Ele limpa as digitais da arma, sai andando tenta não demonstrar qualquer emoção ou sentimento. Seus sonhos estavam enterrados de vez. Aquele homem que um dia sonhou em ser o maior repórter que já se ouviu falar acabou de matar. Sorria escondido, estava satisfeito. Não queria mais os sonhos do passado, queria apenas ter a satisfação de tirar a vida daquele que poderia te-lo matado. Mas e agora esta era sua nova realidade? Esta seria sua nova vida?
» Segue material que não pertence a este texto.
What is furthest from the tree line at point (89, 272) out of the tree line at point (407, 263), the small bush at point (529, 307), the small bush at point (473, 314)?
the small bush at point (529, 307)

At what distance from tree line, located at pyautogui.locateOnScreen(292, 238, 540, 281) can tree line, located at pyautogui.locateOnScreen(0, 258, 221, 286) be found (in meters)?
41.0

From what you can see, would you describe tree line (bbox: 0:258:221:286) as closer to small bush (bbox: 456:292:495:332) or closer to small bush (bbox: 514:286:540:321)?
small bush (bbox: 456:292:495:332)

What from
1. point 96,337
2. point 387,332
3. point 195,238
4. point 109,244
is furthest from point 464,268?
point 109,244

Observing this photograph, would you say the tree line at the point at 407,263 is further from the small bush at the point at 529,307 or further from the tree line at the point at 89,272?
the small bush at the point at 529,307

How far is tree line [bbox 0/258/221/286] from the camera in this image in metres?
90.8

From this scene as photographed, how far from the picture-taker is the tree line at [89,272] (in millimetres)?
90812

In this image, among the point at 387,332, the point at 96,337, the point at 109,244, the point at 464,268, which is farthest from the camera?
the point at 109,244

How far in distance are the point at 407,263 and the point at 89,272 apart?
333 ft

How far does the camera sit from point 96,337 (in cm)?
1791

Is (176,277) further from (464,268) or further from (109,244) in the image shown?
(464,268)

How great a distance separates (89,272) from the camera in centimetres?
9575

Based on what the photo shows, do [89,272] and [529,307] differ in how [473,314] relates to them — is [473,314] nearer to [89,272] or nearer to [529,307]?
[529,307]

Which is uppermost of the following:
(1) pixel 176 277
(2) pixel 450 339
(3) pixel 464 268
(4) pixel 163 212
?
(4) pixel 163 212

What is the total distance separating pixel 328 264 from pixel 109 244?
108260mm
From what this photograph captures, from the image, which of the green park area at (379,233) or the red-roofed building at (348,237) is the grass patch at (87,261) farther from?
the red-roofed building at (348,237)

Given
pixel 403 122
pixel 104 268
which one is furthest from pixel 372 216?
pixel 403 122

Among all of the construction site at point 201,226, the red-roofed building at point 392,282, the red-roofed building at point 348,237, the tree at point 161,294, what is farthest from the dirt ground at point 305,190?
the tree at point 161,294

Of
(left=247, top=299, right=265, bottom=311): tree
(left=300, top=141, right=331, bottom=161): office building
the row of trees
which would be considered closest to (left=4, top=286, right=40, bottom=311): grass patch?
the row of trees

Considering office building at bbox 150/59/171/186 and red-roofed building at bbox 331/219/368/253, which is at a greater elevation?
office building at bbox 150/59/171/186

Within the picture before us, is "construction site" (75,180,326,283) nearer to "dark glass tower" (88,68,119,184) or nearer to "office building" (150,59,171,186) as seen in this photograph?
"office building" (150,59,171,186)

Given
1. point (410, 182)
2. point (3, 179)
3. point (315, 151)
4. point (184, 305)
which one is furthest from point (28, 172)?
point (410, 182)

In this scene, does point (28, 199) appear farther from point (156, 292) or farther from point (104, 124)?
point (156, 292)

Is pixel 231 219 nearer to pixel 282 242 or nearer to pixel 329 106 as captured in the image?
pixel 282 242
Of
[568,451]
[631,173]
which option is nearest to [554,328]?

A sensação do medo, a frieza, não sabia explicar o que sentia, o que se passou naquele instante em que puxou o gatilho, não sabia expressar ao certo o que houve, mas estava satisfeito, como se tivesse virado uma pagina mal escrita. E agora manchada de sangue, uma marca que jamais poderá tirar de sua vida, que jamais irá revelar, não sabia por que fez isso, não sabia explicar nem a si mesmo por que mudou de idéia, da entrevista, ao sequestro, à morte. Agora vai para casa escrever uma crônica sobre seus momentos de pavor ao quase morrer, mas guardando em seu intimo a sensação de ter estado do lado oposto da situação, afinal, agora ele pode ter um emprego de novo, será a melhor história que já escreveu e que nunca a contará por completo.